## Task item
There is one span to output from the data below: the lines starting at the line with "scientific name: Equus quagga" and ending at the line with "category: gazellethomsons". Output it exactly, ends included, nothing more.

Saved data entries
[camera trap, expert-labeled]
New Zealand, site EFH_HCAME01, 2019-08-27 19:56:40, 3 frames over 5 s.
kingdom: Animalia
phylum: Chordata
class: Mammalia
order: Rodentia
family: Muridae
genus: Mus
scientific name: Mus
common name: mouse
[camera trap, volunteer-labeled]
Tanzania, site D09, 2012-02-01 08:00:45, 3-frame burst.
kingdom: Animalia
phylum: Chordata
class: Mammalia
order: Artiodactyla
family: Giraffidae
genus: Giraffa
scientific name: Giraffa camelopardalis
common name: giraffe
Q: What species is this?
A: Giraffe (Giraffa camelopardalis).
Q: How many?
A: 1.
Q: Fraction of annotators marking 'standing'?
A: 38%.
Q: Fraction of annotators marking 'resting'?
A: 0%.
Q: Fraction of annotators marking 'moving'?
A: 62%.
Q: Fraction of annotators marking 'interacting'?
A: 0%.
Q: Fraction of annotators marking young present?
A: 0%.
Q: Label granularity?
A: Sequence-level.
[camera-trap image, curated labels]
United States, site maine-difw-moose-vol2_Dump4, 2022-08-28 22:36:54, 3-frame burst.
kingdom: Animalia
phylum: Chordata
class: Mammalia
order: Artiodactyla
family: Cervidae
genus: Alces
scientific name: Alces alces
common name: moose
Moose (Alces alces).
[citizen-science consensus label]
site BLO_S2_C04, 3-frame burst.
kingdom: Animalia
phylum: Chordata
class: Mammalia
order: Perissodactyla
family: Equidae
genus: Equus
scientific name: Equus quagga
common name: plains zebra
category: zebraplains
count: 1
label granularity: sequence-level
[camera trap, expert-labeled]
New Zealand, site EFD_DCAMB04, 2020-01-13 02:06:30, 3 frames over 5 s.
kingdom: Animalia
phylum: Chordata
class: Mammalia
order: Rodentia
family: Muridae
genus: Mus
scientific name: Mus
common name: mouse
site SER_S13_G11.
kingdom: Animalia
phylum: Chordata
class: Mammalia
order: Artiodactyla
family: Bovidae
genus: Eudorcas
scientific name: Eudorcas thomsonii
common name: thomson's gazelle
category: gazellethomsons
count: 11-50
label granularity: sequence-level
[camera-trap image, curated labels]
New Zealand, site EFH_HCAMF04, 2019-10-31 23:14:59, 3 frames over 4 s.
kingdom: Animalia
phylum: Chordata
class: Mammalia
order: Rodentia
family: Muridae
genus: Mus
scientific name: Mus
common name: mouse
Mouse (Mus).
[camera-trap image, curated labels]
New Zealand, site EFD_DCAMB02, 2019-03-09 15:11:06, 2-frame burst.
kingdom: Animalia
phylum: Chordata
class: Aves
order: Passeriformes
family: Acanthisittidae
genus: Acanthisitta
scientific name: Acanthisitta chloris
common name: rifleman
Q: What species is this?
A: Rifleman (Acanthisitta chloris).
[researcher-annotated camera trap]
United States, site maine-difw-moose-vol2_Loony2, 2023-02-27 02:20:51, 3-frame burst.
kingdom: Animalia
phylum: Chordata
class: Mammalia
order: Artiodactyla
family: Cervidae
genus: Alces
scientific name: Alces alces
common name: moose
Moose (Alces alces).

## Answer
scientific name: Equus quagga
common name: plains zebra
category: zebraplains
count: 1
label granularity: sequence-level
[camera trap, expert-labeled]
New Zealand, site EFD_DCAMB04, 2020-01-13 02:06:30, 3 frames over 5 s.
kingdom: Animalia
phylum: Chordata
class: Mammalia
order: Rodentia
family: Muridae
genus: Mus
scientific name: Mus
common name: mouse
site SER_S13_G11.
kingdom: Animalia
phylum: Chordata
class: Mammalia
order: Artiodactyla
family: Bovidae
genus: Eudorcas
scientific name: Eudorcas thomsonii
common name: thomson's gazelle
category: gazellethomsons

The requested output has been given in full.